Australian research is more limited, but suggests no negative effect of migration on wages, and only a contribution to house prices.
And over the long-term, migrants boost living standards across the board.
“Migration adds to both supply and demand in an economy, [so] you get to a higher new equilibrium,” Dr Edwards said.
“Regardless of who the migrants are, just by having more you benefit because you don’t need twice the resources to sustain that population. You also have a larger customer base. There’s all kinds of benefits that come from size.
“That’s why people move from country to city, it’s exactly the same argument there as the argument internationally… There’s also international evidence that shows migrants add to productivity, because more people means more ideas.”
Dr Edwards warned against letting short-term concerns about housing distract from this long-term benefit. “I think it’s a risky game for politicians to play.”
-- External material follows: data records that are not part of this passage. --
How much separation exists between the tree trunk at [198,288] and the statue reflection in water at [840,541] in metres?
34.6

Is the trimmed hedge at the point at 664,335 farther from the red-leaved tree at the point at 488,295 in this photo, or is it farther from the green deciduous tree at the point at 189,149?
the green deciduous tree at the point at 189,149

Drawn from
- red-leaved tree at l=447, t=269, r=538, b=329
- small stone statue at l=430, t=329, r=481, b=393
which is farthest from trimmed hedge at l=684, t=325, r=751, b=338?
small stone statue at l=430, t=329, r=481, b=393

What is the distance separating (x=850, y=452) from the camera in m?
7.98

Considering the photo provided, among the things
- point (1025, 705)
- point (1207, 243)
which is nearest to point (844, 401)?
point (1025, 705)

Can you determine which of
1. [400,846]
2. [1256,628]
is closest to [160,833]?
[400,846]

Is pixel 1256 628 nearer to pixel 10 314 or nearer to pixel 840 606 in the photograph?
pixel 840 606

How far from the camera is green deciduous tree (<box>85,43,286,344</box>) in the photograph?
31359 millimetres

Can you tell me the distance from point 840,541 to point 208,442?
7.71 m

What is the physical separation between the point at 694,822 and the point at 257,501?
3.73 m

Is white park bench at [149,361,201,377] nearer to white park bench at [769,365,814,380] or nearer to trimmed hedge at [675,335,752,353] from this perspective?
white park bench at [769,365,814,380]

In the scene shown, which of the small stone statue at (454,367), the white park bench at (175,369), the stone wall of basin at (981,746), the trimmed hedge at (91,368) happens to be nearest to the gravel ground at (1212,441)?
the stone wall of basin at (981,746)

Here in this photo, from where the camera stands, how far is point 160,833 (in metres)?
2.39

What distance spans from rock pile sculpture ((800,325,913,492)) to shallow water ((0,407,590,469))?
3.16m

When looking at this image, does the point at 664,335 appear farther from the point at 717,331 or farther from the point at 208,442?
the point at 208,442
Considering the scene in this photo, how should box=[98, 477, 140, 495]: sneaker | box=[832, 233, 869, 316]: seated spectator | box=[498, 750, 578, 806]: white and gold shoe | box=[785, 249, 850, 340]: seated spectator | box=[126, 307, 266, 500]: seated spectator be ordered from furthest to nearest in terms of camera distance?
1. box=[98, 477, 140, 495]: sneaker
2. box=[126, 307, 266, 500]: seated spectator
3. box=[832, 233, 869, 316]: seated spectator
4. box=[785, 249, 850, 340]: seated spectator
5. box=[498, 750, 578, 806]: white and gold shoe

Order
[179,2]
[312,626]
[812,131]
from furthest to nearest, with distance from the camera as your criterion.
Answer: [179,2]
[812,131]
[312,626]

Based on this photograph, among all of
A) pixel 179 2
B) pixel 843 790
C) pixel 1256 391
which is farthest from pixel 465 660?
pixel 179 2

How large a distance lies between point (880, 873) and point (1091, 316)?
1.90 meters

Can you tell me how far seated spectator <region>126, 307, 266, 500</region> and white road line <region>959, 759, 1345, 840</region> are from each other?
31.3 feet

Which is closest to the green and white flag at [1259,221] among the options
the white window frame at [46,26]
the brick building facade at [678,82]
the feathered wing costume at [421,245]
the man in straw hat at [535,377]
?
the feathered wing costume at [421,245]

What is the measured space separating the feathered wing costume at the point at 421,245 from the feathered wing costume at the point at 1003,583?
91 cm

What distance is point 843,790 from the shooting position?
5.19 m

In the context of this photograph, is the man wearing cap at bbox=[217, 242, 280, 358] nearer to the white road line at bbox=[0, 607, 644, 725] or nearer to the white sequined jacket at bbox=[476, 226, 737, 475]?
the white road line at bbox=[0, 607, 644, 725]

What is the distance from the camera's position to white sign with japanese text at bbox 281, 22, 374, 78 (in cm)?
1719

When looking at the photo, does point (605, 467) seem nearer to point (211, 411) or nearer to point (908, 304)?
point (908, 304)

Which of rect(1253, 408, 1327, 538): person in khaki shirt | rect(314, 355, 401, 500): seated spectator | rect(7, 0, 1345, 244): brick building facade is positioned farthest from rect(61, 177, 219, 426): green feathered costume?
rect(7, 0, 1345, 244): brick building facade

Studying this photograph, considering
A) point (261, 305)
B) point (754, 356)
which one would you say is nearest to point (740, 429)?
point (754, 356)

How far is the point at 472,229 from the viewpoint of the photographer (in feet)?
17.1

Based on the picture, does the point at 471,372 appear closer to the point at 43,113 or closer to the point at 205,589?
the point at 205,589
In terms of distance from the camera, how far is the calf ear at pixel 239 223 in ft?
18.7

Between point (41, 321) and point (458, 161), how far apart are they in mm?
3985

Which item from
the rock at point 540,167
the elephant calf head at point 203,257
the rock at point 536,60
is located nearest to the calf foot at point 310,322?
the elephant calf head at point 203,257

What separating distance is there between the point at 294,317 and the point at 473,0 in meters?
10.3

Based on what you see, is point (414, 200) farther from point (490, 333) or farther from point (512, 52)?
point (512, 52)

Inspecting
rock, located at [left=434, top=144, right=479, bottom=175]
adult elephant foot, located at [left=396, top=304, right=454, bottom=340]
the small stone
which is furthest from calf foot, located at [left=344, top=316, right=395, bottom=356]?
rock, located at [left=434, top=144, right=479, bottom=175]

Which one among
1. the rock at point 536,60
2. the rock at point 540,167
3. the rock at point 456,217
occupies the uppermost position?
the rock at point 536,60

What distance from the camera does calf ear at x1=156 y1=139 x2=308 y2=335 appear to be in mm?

Similar sentiment is almost universal among migration experts. And politicians on both sides of politics are also happy to agree that migration has long-run benefits.
But as on many issues, the politics can tend to focus on the short-term.
And Peter Dutton was this week squarely focused on the present.
“I just say to Australians, are you better off today than you were two years ago?”
“I absolutely celebrate every day our great migration story in this country, and I want to see international students come to Australia. But it needs to be done in a managed way. I want a better Australia, not Anthony Albanese’s bigger Australia.”
It’s a sentiment echoed by Queensland Labor Premier Steven Miles. And while Mr Chalmers called it “dark”, the PM’s first instinct on Monday was to insist that the government was “dealing” with the problem rather than seeking to deny there was one.
So far, clarity is lacking about how this will solidify into policy proposals. But all signs point to an election debate grounded in short-term anxieties, but which may have long-term reverberations.